News and views from the award-winning author of the Class H Trilogy: AMERICA LIBRE, HOUSE DIVIDED and PANCHO LAND

Sunday, November 16, 2008

Immigration issue brings liberation theology to the U.S.

When most of us think of liberation theology, we picture Roman Catholic clergy standing up to repressive strongmen on behalf of the disadvantaged in Latin America. These audacious men and women have at times paid with their lives in speaking out against governments where death squads and “disappearances” are a fact of life.

But there is a new face of liberation theology. And it has surfaced inside the United States in one of the least likely places: Arkansas.

The new Bishop of Little Rock, Anthony B. Taylor, has taken a daring stance on the immigration issue. In his first pastoral letter released on November 5, Bishop Taylor declares that all humans have “the right to immigrate when circumstances so require.” In the Bishop’s 64-page letter, Taylor explains that immigration is an economic necessity. It provides labor in nations where it’s needed, like the United States, and alleviates suffering in poorer countries. He quotes the U.S. Declaration of Independence and biblical scripture to make a moral and legal case for banishing laws that restrict immigration. “Unjust laws create disrespect for the rule of law, when people must evade the law in order to exercise their basic human rights,” the Bishop writes.
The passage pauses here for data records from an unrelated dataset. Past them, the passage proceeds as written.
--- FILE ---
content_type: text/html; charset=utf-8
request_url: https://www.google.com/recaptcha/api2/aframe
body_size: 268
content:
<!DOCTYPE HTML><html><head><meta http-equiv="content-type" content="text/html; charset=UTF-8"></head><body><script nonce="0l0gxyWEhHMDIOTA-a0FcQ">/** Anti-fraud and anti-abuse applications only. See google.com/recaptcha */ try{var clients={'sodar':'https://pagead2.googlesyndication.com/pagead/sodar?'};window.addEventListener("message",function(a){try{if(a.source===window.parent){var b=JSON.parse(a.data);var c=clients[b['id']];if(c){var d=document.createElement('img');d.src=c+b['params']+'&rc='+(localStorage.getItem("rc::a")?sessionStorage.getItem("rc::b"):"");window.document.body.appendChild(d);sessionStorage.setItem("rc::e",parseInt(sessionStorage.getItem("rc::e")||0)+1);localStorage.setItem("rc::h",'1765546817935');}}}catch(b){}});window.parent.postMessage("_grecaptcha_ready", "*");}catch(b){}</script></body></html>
"Parents are obligated to protect their children and provide for them," Taylor explains. "The Church does support those who have no other alternative in the exercise of their basic human right to immigrate when circumstances so require," the pastoral letter concludes.

Needless to say, this bold assertion has already stirred criticism from the nativist fringe.

“It is not Christian to be a useful idiot of evil,” wrote Kenny J. Wallis, president of Keep Arkansas Legal. "Someone do a background check to see if this Bishop is a Pedifile [sic]," was posted on one nativist website. Another blogger characterized Bishop Taylor's theology as "a card-board cut-out lollipop and sugar plum Jesus."

As word of the Bishop's letter spreads, expect the backlash to grow more vehement.

Taylor's pastoral letter is titled “I Was a Stranger and You Welcomed Me.” It will be enlightening to see how those who oppose immigration and still call themselves Christian will respond to the Bishop's compassionate stance.